Le indagini sviate. Le indagini scattano dal 27 gennaio quando il cognato Marcello e il figlio Lorenzo vanno a denunciarne la scomparsa ai carabinieri. Da quel momento una serie di pezzi mancanti (soldi e gioielli) nella stanza di Silvana completamente sottosopra (dove nei dieci giorni precedenti alla denuncia entra chiunque), di accuse reciproche tra l’ex marito e il cognato e di colpi di scena, non fanno che sviare e complicare le indagini. A cominciare dalla lettera anonima ricevuta dall’investigatore privato incaricato da Marcello Berghella per fare accertamenti sulla scomparsa della cognata e che alla fine la pm Valentina D’Agostino bolla come inattendibile perché, scrive sulla richiesta di archiviazione, i capelli e i blister delle medicine riferibili a Silvana e trovati nella lettera «erano facilmente reperibili nella stanza occupata da Silvana Pica ad opera delle persone che vi hanno avuto accesso».
Ma allora c’era qualcuno interessato ad alimentare il mistero, o addirittura a sviare le indagini? E se sì, per quale motivo?

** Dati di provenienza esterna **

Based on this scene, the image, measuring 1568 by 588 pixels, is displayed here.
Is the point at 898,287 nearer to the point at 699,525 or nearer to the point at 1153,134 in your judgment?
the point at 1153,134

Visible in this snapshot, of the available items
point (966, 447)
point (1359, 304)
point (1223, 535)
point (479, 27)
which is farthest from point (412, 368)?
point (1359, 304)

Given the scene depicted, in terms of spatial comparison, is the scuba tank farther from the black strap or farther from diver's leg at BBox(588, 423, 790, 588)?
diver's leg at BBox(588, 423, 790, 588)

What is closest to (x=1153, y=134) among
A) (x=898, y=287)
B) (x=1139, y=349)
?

È questo il vero giallo irrisolto, della scomparsa di Silvana Pica, al di là di un corpo che non si è mai trovato, e di un suicidio che può essere anche verosimile visto che, come scrive il gip nell’archiviazione «non ci sono elementi che possano far ipotizzare che Pica sia stata vittima di azioni violente a opera di terze persone».

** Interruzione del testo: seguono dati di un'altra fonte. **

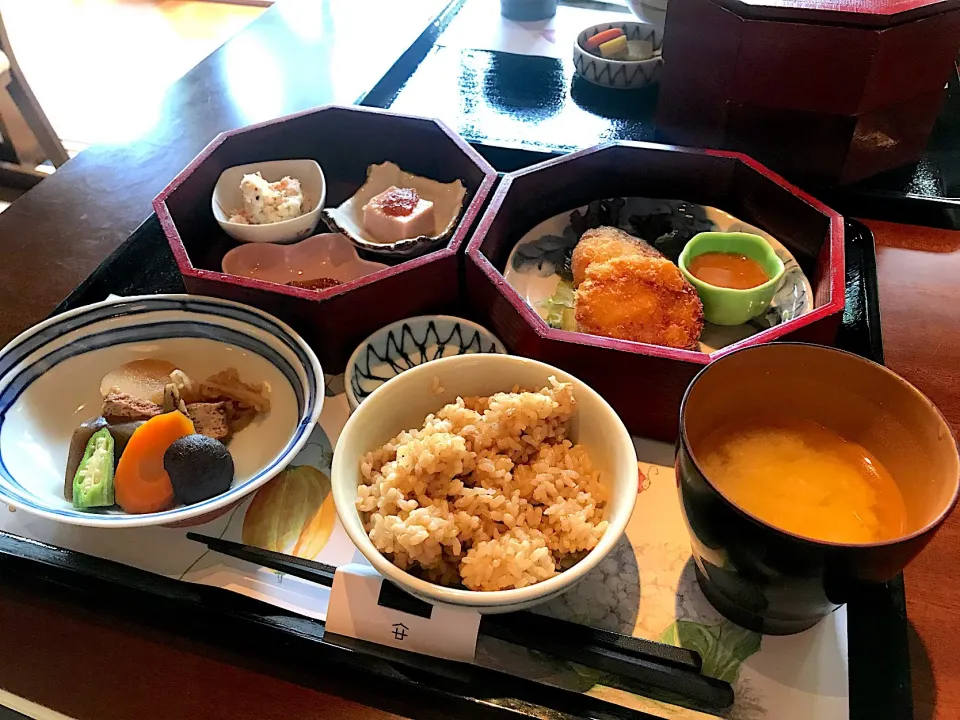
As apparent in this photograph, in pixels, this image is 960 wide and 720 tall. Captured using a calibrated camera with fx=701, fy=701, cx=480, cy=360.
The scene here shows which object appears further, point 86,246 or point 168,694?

La sorella. «Credo che mia sorella quella sera fosse davvero disperata», dice oggi Elga Pica, «perché con il no della suocera si sarà vista con tutte le porte chiuse dato che con noi aveva chiuso i rapporti da tempo. Silvana è morta, probabilmente si è suicidata, ma un motivo c’è ed è da lì che si doveva iniziare a cercare».